### RECORDS PROVIDED
○ ○ ○ ○

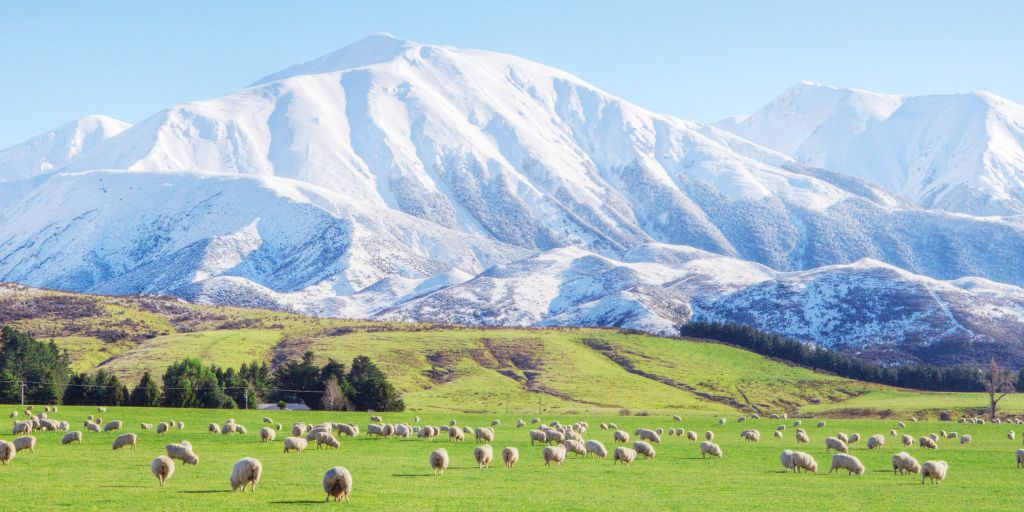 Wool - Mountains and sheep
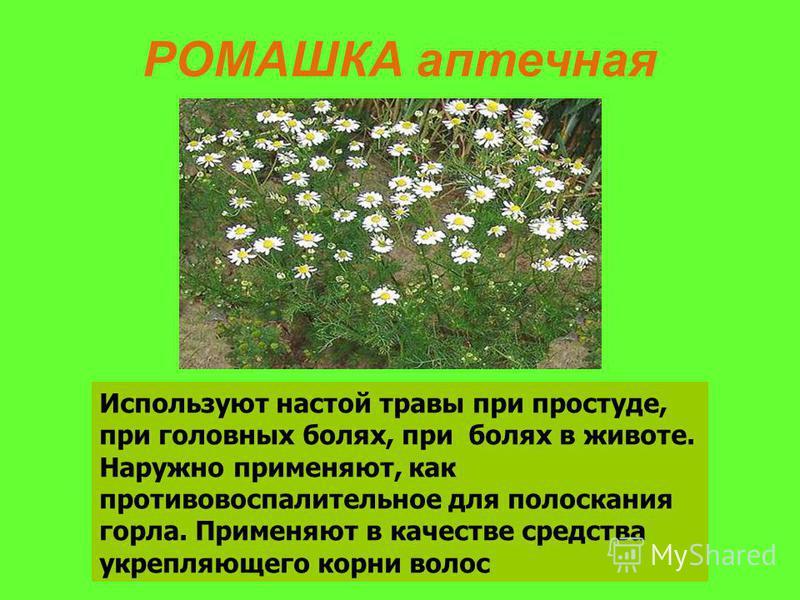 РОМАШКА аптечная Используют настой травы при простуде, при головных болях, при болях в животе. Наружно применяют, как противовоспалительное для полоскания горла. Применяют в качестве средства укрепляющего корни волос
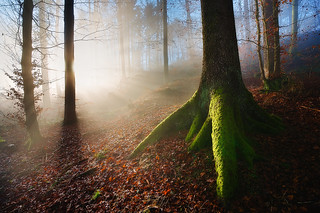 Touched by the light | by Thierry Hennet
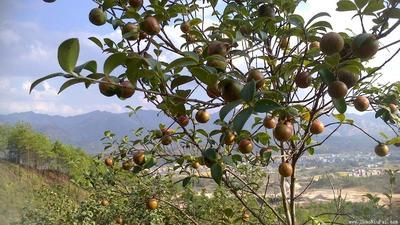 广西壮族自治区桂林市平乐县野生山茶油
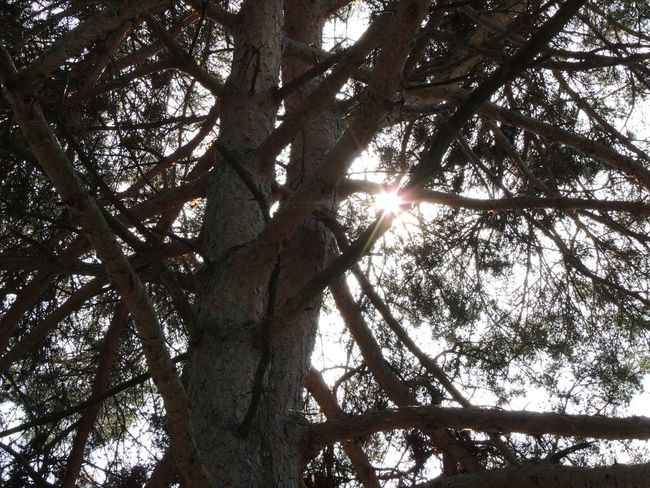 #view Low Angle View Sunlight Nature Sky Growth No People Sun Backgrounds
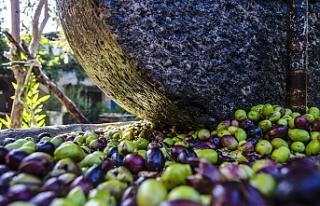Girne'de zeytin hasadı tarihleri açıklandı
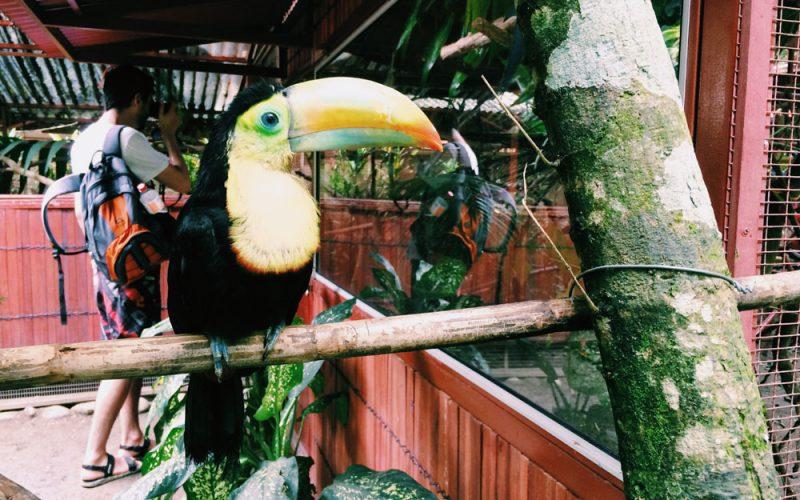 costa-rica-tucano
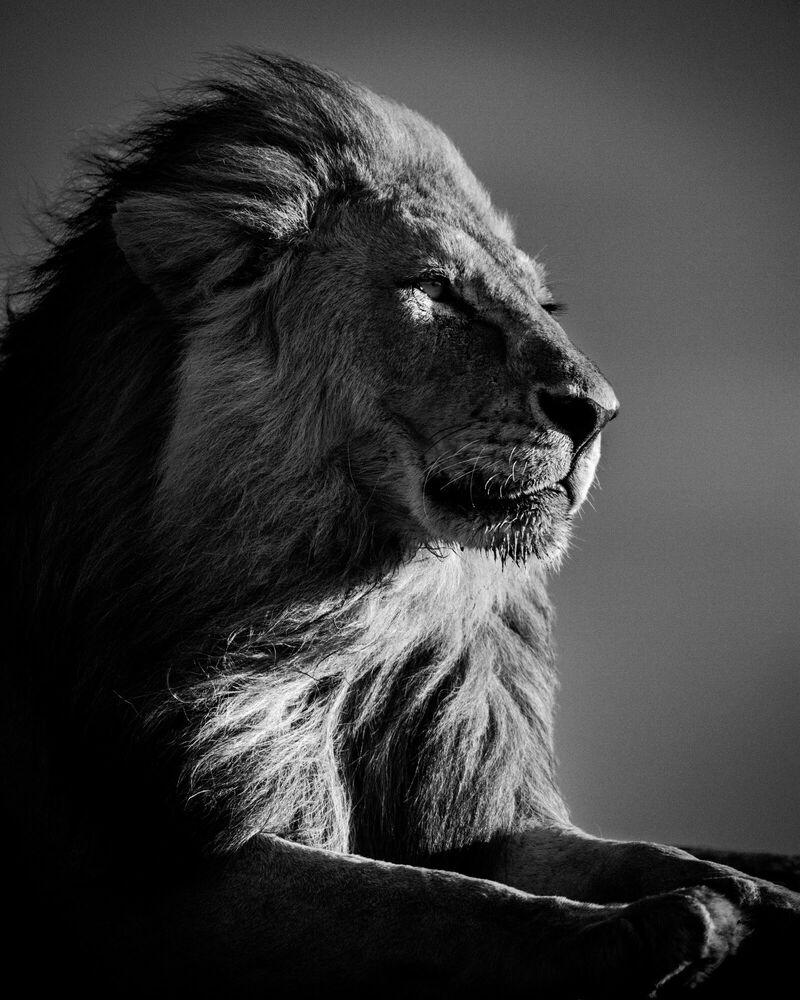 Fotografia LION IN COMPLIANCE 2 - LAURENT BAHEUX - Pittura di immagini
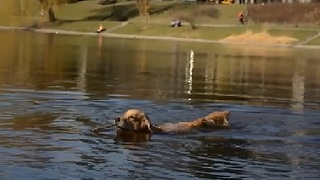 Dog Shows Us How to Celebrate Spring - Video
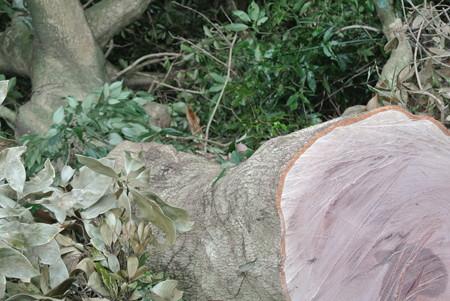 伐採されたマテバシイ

○ ○ ○ ○

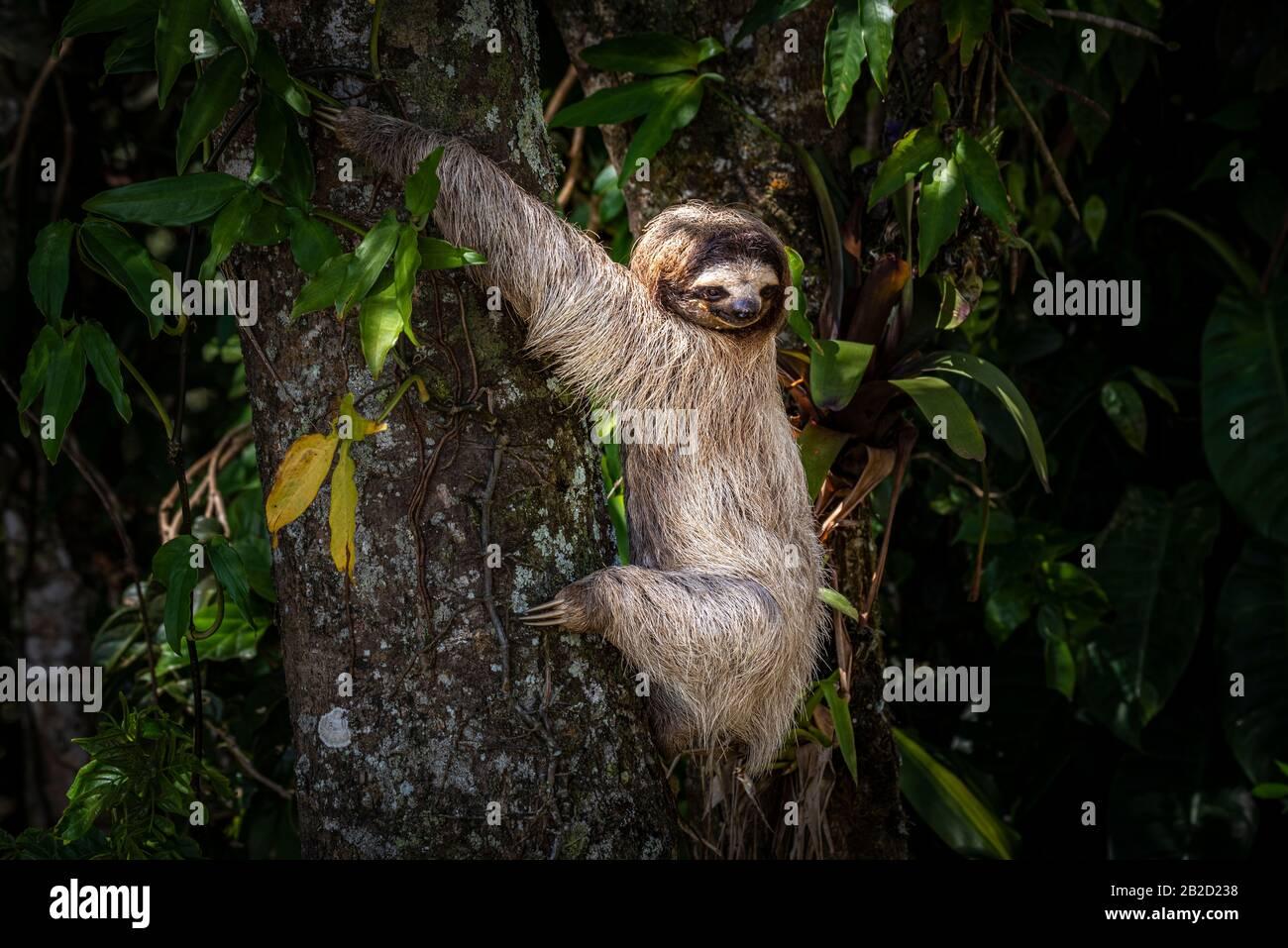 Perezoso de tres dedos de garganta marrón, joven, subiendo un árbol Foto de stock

○ ○ ○ ○

### THE PROBLEM
Above are the records; restate exactly the lines from the one containing "РОМАШКА аптечная Используют" through the one containing "Touched by the light | by Thierry Hennet", keeping pictures out.

### ANSWER FOR THE TASK
 РОМАШКА аптечная Используют настой травы при простуде, при головных болях, при болях в животе. Наружно применяют, как противовоспалительное для полоскания горла. Применяют в качестве средства укрепляющего корни волос
 Touched by the light | by Thierry Hennet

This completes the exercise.